We took Liliu to the Seattle Gymnastics Academy for indoor free play. The first thing she said the next morning was: we are going to the trampoline place again (she doesn’t know how to ask a question yet so it’s a statement).
To me it was a fun hour and something I’ll mention on Monday as chit chat. But for her, it must be such an amazing experience that the first thing she knows in the morning, is that she wants to do it again.
When was the last time I got up and knew what I wanted to do? When was the last time I got up and knew I wanted to do something fun? I’m not sure I know what fun is for me! Reading is fun. Writing or sewing are a type of “fun labor”. When was the last time I got up and asked, or decided, or even thought to, do something fun?
No. As an adult holding down a job, as a mom, you sacrifice that thought. You sacrifice what you want to do, to accommodate what your kid and your family, want to do. You give up noticing what you think is fun. You give up asking for what is fun for you (unless you know it will also be fun for someone else in the family). Because you knew the cost all too well: if you really wanted to do something that’s fun for you, simple as watching TV or reading a book, the wanting makes you impatient and snap at your child. The child cannot control their desire, expression or temper. And you don’t want to rush them to that. So in order to be fully available, present and patient for your child, you sacrifice your desire of fun, even your attention on what would be fun for you. You brush it off like the crumbs your toddler left on your sweater.
But these are crumbs back to yourself. We may only get crumbs and tiny pockets of time, but they are important. Without the crumbs, we go too far and lose sight of who we are, and then we don’t know how to be with ourselves any more. And we get hungry. Those crumbs keep us alive.

--------------------------------------------------

__TASKS__
A. Please write out the part of the essay starting at "When was the last time I got up and knew what" and ending at "to, do something fun?".
B. List every question in the essay that begins with "When was the last time".

(Stored items)
--------------------------------------------------

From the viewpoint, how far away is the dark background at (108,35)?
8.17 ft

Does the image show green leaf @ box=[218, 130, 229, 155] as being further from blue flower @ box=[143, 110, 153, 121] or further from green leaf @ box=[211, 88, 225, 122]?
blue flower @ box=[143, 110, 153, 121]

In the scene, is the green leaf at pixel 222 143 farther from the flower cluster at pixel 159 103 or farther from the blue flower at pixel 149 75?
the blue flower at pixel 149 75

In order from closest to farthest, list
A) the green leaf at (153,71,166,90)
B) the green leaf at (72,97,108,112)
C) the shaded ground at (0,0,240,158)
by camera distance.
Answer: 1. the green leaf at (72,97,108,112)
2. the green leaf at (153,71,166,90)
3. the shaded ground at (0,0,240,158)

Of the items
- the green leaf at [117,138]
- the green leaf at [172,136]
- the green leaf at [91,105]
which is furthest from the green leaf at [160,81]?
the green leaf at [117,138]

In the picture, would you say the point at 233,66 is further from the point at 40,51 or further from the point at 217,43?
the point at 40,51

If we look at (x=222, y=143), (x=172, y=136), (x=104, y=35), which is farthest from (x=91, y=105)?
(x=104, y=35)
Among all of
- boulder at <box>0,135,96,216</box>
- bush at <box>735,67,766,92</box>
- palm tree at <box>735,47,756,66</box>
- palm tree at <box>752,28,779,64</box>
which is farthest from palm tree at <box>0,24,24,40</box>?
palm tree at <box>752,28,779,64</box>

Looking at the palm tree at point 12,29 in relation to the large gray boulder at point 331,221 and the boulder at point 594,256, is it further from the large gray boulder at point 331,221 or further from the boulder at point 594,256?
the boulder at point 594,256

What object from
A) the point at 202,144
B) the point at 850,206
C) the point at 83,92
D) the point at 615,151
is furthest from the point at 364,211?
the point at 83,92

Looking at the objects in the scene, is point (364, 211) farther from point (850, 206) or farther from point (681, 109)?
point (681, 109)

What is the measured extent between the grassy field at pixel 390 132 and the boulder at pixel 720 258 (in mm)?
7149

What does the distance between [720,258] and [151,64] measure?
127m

--------------------------------------------------

__EXPECTED OUTPUTS__
A.
When was the last time I got up and knew what I wanted to do? When was the last time I got up and knew I wanted to do something fun? I’m not sure I know what fun is for me! Reading is fun. Writing or sewing are a type of “fun labor”. When was the last time I got up and asked, or decided, or even thought to, do something fun?

B.
- When was the last time I got up and knew what I wanted to do?
- When was the last time I got up and knew I wanted to do something fun?
- When was the last time I got up and asked, or decided, or even thought to, do something fun?